Wolfram Lemppenau and I came to the firm conclusion
that IEEE 802.17 should not standardardize whether the ring nodes must
be based on cut-through or store-and-forward neither it should
standardize whether packet preemption or not is used. Also
scheduling between the different insertion and transmit buffers and the
number of ring classes should be defined with some degree of freedom.
It should be the freedom of each company how to the design their ring nodes. I
am convinced that in some environments it is avantageous to use rings with
packet preemption and cut-through, while rings in an other environment operate
very well with store-and-forward and non-preemptive priorities, at the other
extreme. The only thing that the standard must assure is their
operability, so that also rings with a mixture can operate.

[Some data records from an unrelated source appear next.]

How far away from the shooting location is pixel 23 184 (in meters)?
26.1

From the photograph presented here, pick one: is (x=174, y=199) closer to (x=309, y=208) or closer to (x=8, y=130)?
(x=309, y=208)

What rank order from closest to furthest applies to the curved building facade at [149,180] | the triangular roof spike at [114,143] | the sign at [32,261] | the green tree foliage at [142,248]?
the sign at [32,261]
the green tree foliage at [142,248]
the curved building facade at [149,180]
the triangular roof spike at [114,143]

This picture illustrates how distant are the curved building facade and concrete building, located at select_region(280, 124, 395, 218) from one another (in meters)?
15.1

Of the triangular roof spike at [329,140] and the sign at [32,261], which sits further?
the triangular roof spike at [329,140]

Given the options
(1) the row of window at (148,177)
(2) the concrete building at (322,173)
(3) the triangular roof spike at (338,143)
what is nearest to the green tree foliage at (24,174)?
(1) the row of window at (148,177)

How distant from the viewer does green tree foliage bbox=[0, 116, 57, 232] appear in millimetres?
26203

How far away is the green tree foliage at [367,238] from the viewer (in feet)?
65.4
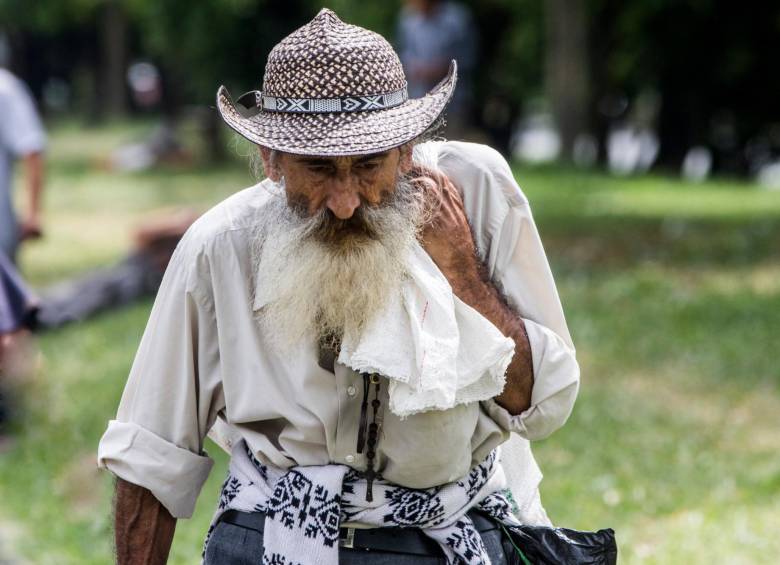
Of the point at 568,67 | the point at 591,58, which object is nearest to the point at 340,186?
the point at 568,67

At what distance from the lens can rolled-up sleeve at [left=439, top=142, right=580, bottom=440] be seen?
2.75 m

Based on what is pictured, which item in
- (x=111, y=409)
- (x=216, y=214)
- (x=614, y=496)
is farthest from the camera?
(x=111, y=409)

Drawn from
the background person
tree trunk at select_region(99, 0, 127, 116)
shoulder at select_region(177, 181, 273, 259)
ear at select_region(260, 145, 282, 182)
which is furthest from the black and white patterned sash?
tree trunk at select_region(99, 0, 127, 116)

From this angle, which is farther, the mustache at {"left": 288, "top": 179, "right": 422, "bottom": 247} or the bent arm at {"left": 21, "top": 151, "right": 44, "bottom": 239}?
the bent arm at {"left": 21, "top": 151, "right": 44, "bottom": 239}

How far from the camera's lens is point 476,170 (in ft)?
9.17

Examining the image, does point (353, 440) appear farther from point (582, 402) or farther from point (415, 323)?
point (582, 402)

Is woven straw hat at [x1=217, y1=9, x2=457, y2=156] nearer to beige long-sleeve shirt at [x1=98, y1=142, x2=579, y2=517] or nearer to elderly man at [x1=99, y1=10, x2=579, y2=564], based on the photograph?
elderly man at [x1=99, y1=10, x2=579, y2=564]

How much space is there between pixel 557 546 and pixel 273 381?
71cm

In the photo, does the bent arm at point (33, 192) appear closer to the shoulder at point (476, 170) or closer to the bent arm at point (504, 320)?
the shoulder at point (476, 170)

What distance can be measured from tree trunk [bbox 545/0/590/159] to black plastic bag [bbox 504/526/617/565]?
1229 cm

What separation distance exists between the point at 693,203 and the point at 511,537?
9.56 meters

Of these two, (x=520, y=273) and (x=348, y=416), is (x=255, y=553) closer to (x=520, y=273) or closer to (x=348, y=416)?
(x=348, y=416)

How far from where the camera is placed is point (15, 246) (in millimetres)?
7176

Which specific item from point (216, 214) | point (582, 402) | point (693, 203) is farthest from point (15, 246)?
point (693, 203)
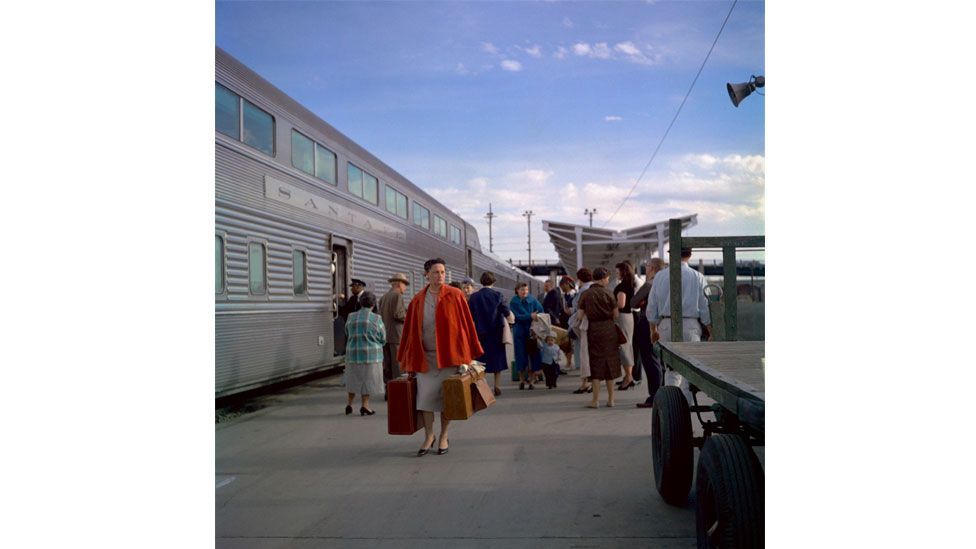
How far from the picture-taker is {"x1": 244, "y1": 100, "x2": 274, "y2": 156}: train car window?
28.0 feet

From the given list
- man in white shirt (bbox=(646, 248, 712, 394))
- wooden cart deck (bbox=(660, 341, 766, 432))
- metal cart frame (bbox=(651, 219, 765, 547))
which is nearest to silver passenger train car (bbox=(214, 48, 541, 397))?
man in white shirt (bbox=(646, 248, 712, 394))

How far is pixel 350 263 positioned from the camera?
1131 centimetres

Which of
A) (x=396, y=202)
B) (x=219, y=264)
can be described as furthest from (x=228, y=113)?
(x=396, y=202)

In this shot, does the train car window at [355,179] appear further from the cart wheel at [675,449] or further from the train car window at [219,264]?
the cart wheel at [675,449]

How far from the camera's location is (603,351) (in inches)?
311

To our opninion, this is not very difficult to
achieve, neither from the hardware nor from the algorihmic point of view.
Here, the following issues are however crucial.
First, the ring-receiver side of the nodes must be
aware that incoming packets may have been preempted by a packet of a
higher-priority. Thus, the RX-side must be able to extract embedded high-prority
packets and put them in their appropriate buffers. Since it is not allowed to
preempt packets within the same class, no reassembly buffers are
required.
Second, the ring-receiver side of the nodes must be
able to map packets with a given prioity onto the number of available receive or
insertion buffers. For example, when some nodes have six ring classes and other
nodes uses three classes, then by-passing packets of priorities 1 and 2 go for
instance to insertion buffer 1, those with priorities 3 and 4 to insertion
buffer 2, and the other two priorities to insertion buffer 3, whereby
priority 1 is the highest priority. What must be defined is the
maximum number of ring classes and how class mapping has to be done.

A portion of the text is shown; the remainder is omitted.